Una deformazione recente (e un po’ clericale…) degli ultimi due secoli ci induce una lettura in cui s’identifica santità con moralità e purezza. Ma – per fare un esempio radicato nell’immaginario benché privo di riscontro nei testi evangelici –: «Maria Maddalena diventa santa nonostante i suoi peccati o a causa dei suoi peccati? In verità la santità della Maddalena si misura meno per la sua purezza morale, ma molto di più per la sua capacità di diventare di nuovo innocente. E tale innocenza è bella. È bella perché è un’opera d’arte, l’arte di Dio (…) Se dovessi tradurre la parola kalokagathia, direi che sarebbe “innocenza ferita” (…) È l’innocenza di coloro che si trovano di fronte a una tomba anonima e tuttavia sperano le cose non viste. Tali speranze poi diventano note, segni che hanno riempito la Chiesa di musica, colori, arazzi, statue, dipinti, danza, teatro e mille altre forme fin dal suo inizio. È il segno di un’innocenza ferita. È il marchio della kalokagathia».1
E si tratta di una forma che, specie nel culto, è plurale e inclusiva: i santi sono diversi e per la loro diversità caratteristica vengono invocati e amati; sono giovani, vecchi, bambini, persino… donne!
Che storia, quella delle donne e della santità… Un’eccedenza continua rispetto a ogni narrazione che cerca continuamente di normalizzarle e trasformarle da sante in immaginette.
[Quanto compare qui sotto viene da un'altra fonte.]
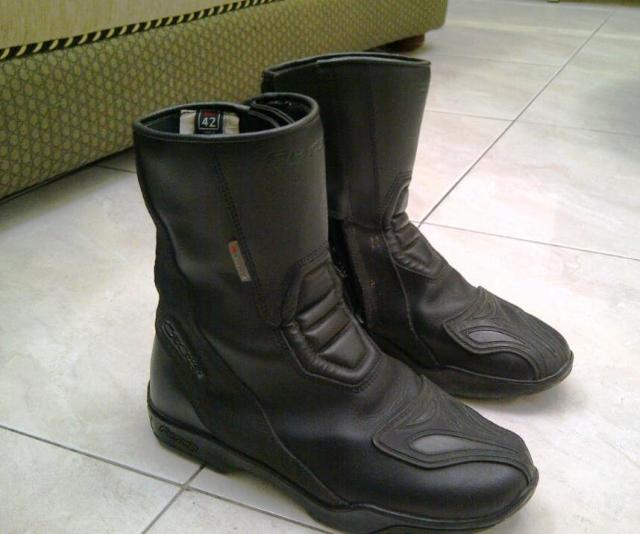 Sepatu riding Forma milik saya, mulai tua..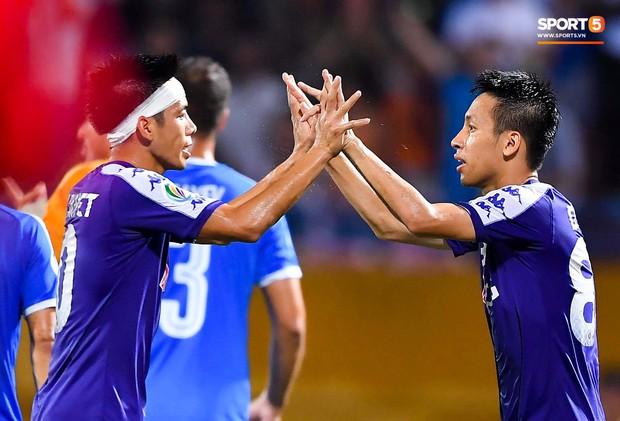 Cầu thủ đối phương chắp tay cầu nguyện, phá bĩnh pha ăn mừng bàn thắng vàng của Văn Quyết - Ảnh 10.
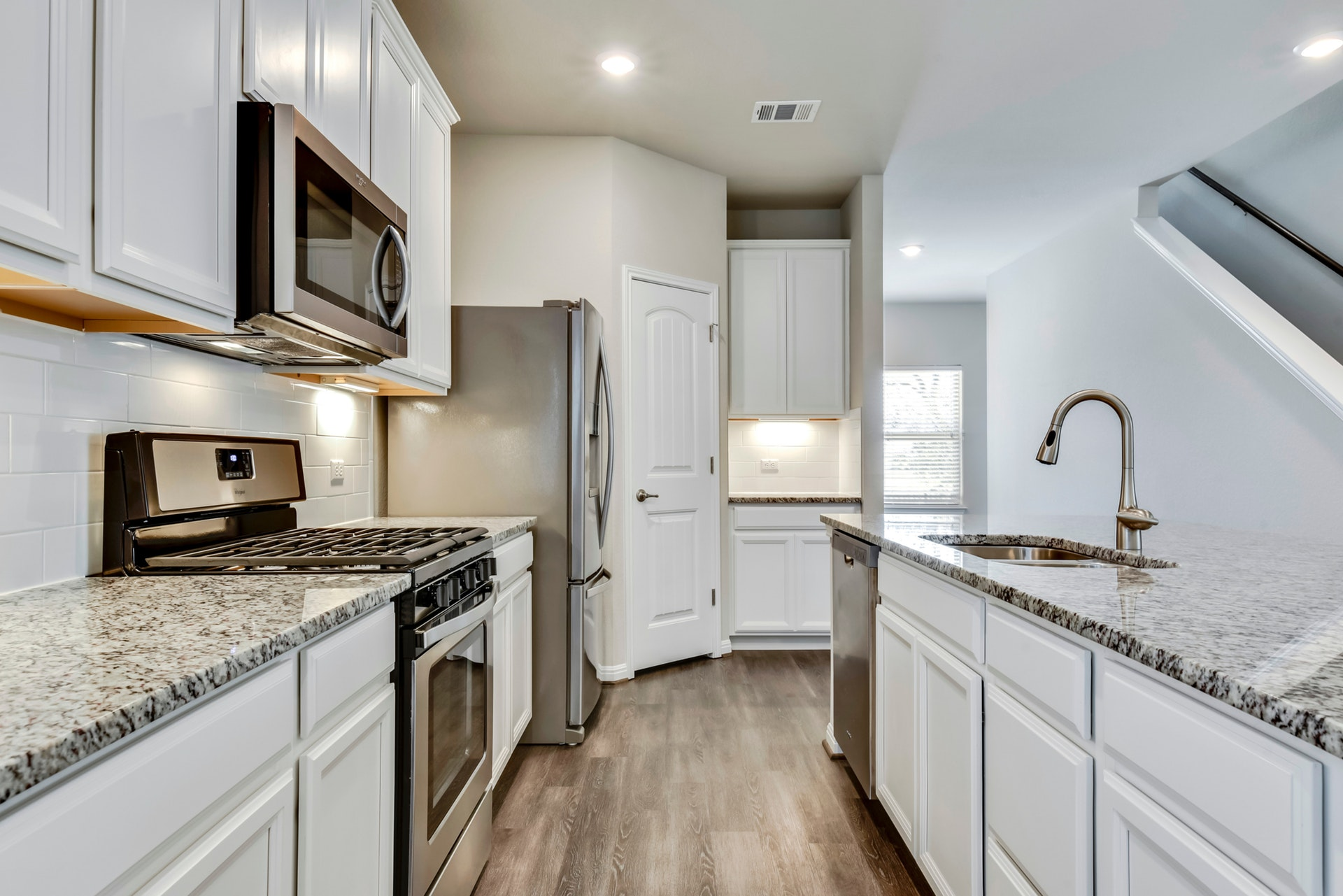 291 Diamond Point - Kitchen 2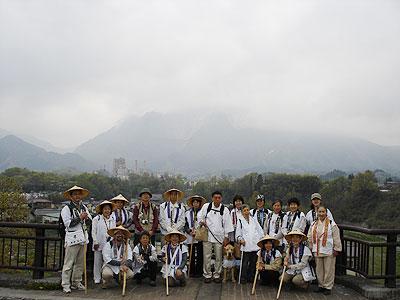 武甲山絶景ポイントで記念撮影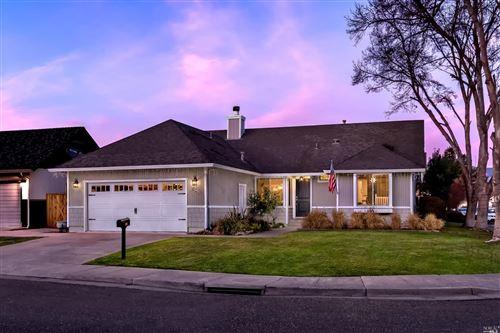 Photo of 904 Wood Sorrel Drive, Petaluma, CA 94954 (MLS # 22029950)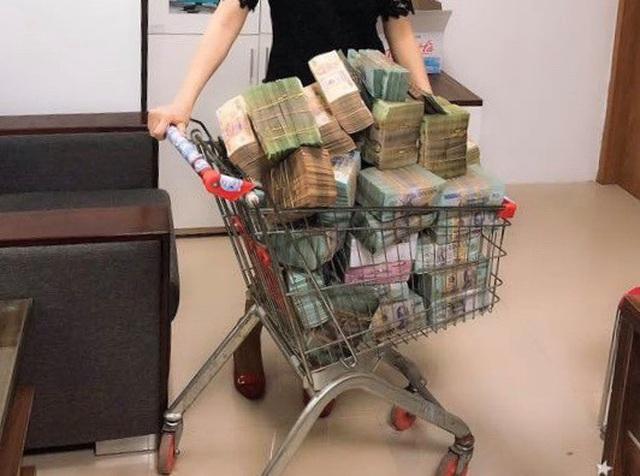 Phát sốt về hình ảnh đại gia khệ nệ vác bao tải tiền đi mua bất động sản - 2
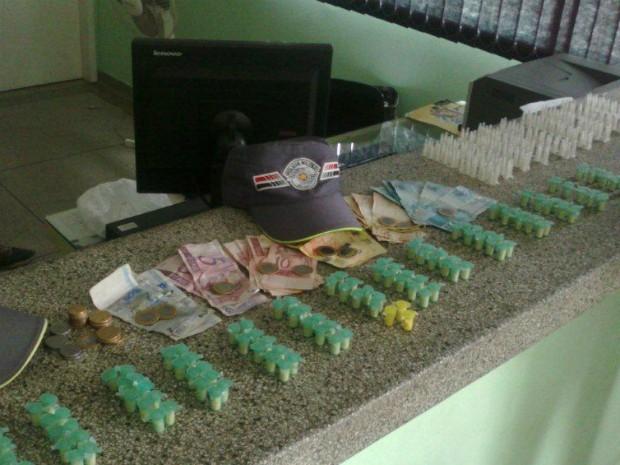 Drogas foram localizadas dentro de uma casa no bairro Parque Novo Mundo, em Boituva (SP). (Foto: Polícia Militar)
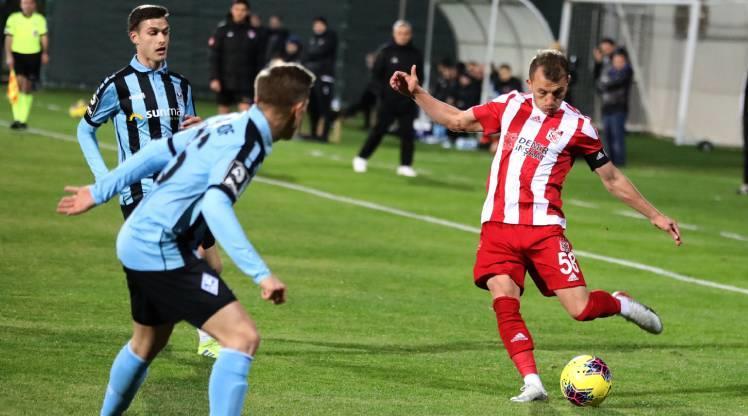 DG Sivasspor berabere kaldı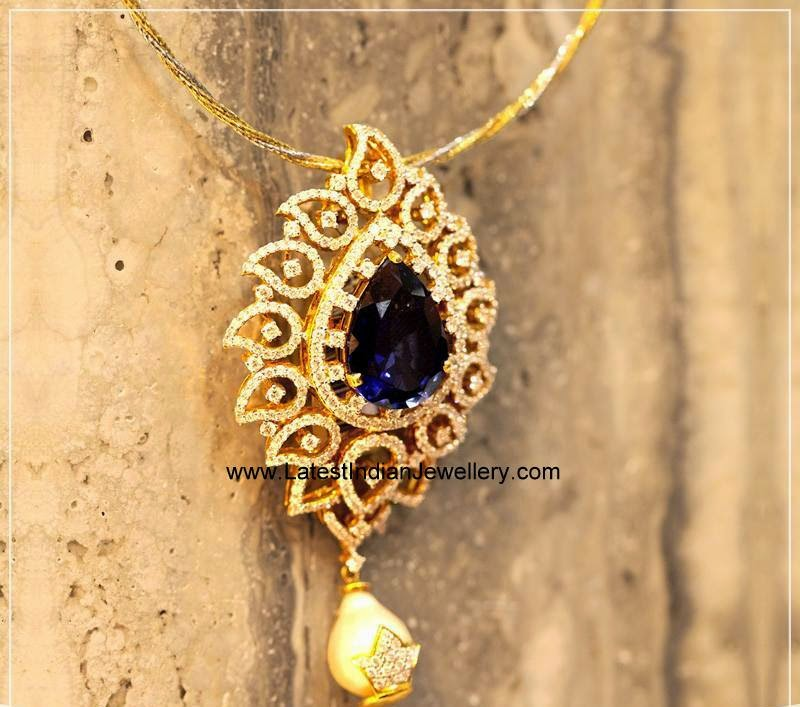 Indian Diamond Pendant with Sapphire
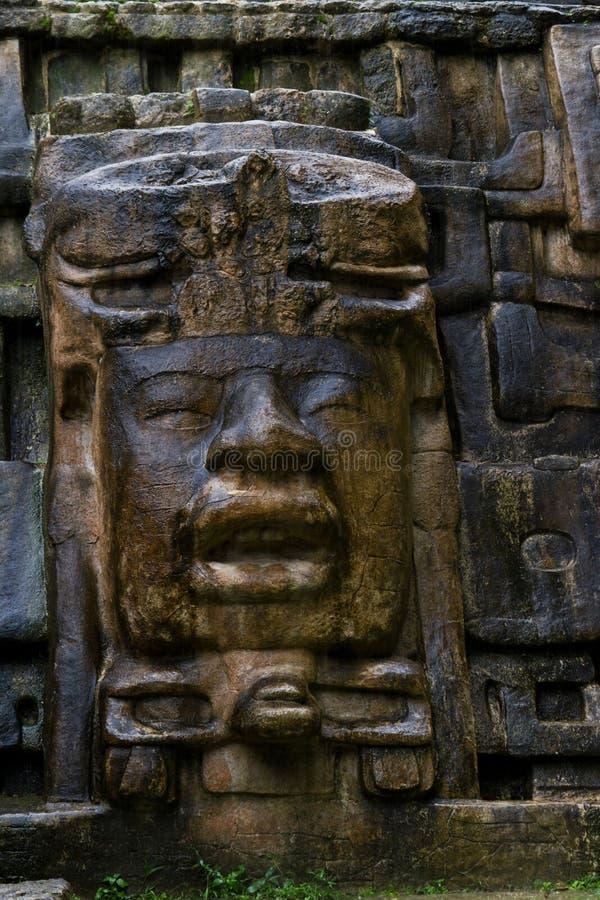 Maskertempel, Lamanai Belize stock foto's
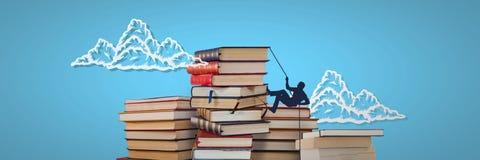 Stapels van boeken met het beklimmen van silhouet en wolken op blauwe achtergrond stock afbeeldingen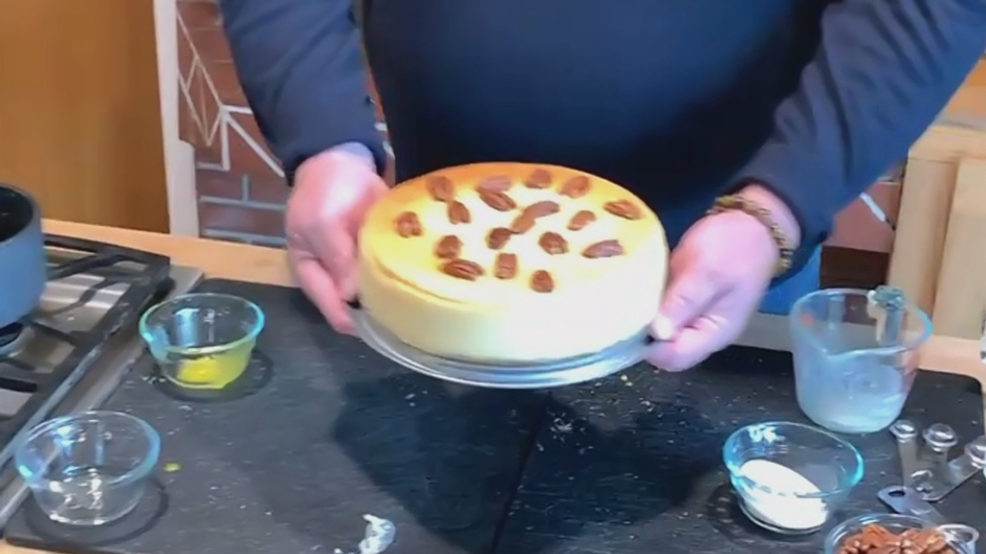 Praline Pecan Cheesecake With Frangelico photo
Per le donne la santità è una politica di esagerazione e sanno bene quanto sia una strada rischiosa («È una vita che cerco riparo dalla santità», scrive Alda Merini). Eppure madri, compagne, sorelle tracciano percorsi, al fascino dei quali è difficile sottrarsi: non possiamo smettere di assicurare luoghi di speranza condivisa che eu-topia di un mondo più bello per noi e per tutte e tutti sia possibile e cominci a diventare almeno temporaneamente reale.
«Noi che viviamo in un mondo nel quale la giustizia, la misericordia e l’accordo con la maggioranza dei nostri simili costituiscono una sospensione delle norme sociali praticate tanto rara e fragile (…) dovremmo imparare a guardare con maggior simpatia, e quindi con maggior interesse scientifico, alla tenacia con la quale i cristiani della tarda antichità assicurarono l’esistenza nel loro mondo di luoghi nei quali gli uomini potessero trovarsi alla presenza penetrante e misericordiosa di un compagno di condizione umana». Così si conclude un piccolo e geniale libro di Peter Brown,2 che studia da storico l’inizio del culto dei santi cristiani nella tardoantichità.
Compagne e compagni di umana condizione ci regalano memoria (pericolosa) e ci accompagnano. Buona festa dei santi, dunque.
1 Alejandro Garcìa-Rivera, «The Church is Beatiful and Holy», in: William Madges, Michael J. Daley (a cura di), The many Marks of the Church, Twenty-Third Publications, New London/CT, 2006, 72.
2 Peter Brown, Il culto dei santi. L’origine e la diffusione di una nuova religiosità, Einaudi, Torino 1983, qui 171.